Ok, just finished a 25,000 sq. ft. dr.'s office. Remodel. Originally built in the early '80's. Went to bid the job and they had removed all the wallpaper. All of it. Apparently, they had just went through ripping the old wallpaper off. It took ALL the surface paper off the rock. Only leaving the mudded joints and nail spots. The rest was torn down to the brown paper underneath. Ten foot walls. Approx. 22 exam rooms, library, huge lobby, two reception rooms, 7 baths, 5 halls...remove old popcorn ceiling...you get the picture. Well, at bid time they were using Gardz brand resurfacer. (I guess that is what you call it.) The can advertised to eliminate ALL blisters....like new surface..blah, blah, blah. I won the bid (not sure if you call it a win, lol) We started the job and immediately found out that this stuff did not do all it claimed. Ok, so what to do now....there were literally 1000's of blisters on the walls after skimming (level 5) all walls. I suggested that they try and put MORE Gardz on, and this time cover the entire surface. Well they did, and it helped a bit. Still had to cut out what blisters were there...seemed like a ton, then re-apply MORE Gardz to the cut outs. Let that dry overnight, then re-skim the spots, let that dry, then sand and touch up before texture. Initial bid was for "orange-peel". Wound up doing a knock-down at NO extra charge. Everything looked brand new after texture. I finished it in two sections. They primed and painted the finished section while we were doing the other. No blisters showed up. OR if they DID, they were small and the knock-down hid them. The knock-down was a good call. The orange-peel would have been a nightmare, I think. Finished the job yesterday, I don't expect any call backs and think I have made a customer for life. They were very pleased with the job.

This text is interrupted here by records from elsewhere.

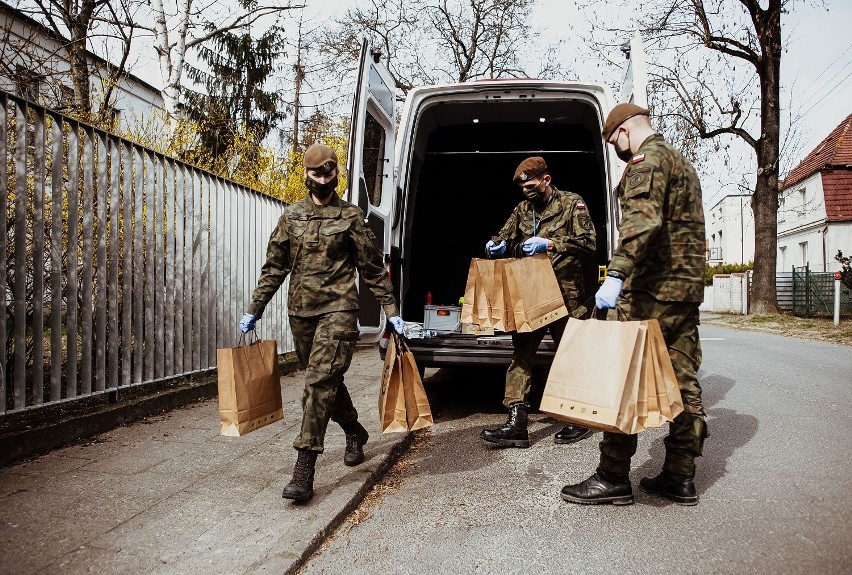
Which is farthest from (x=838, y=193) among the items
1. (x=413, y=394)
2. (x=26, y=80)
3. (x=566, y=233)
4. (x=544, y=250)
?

Said all that to say this.....This was my first experience with using Gardz. If you guys (the one's who aren't familiar with this stuff) use this, just remember, don't be shy with it. Use it liberally. And it's NOT a miracle cure. It DOESN'T do all it says it will. It DID however, help. Just use a lot. And let it set overnight to dry.....not 3 hrs. like the can says. Maybe this note will help out for some in the future. Just thought I would share.

David:thumbup:


----------



## Custom Drywall Svc. (Oct 31, 2008)

Not sure what Gardz is...

but this sounds very similar to a commercial job i posted about a while back, but on a much smaller scale.......

we used that Zinsser shellac based primer.....(im guessing Gardz is comparable) ...

and yea, just like you said....apply it LIBERALLY hahhahaha...

nothin pisses me off more when contractors, owners, whomever pull off the wallpaper and declare 'its like NEW for you! it should be a piece of CAKE!!'

only to find exactly what you described....the freakin paper face of the drywall GONE and obliterated hahahhah...

good thing everything worked out for you in the end. i only had literally 4 12 ft high walls about 30' long to work with.......i couldnt imagine 25,000 sf.......


----------



## Taped Crusader (Aug 13, 2009)

Never used the Gardz before. SW makes a product called drywall conditioner. Used it quite a few times on remodels. Cake the stuff on and goodbye blisters. Sounds like you had your hands full with that project! Sit down for a cold one once it was finished?


----------



## ell (Jan 24, 2009)

*re: guardz*

I have used Guardz many times and it's ok. Because it is conveinient. The best stuff i've found is Draw Tite by Scotch(From California, sold on line and maybe through good paint stores). It is a water based product takes a little longer to dry but i've used it on some hairy drywall and no problem.


el


----------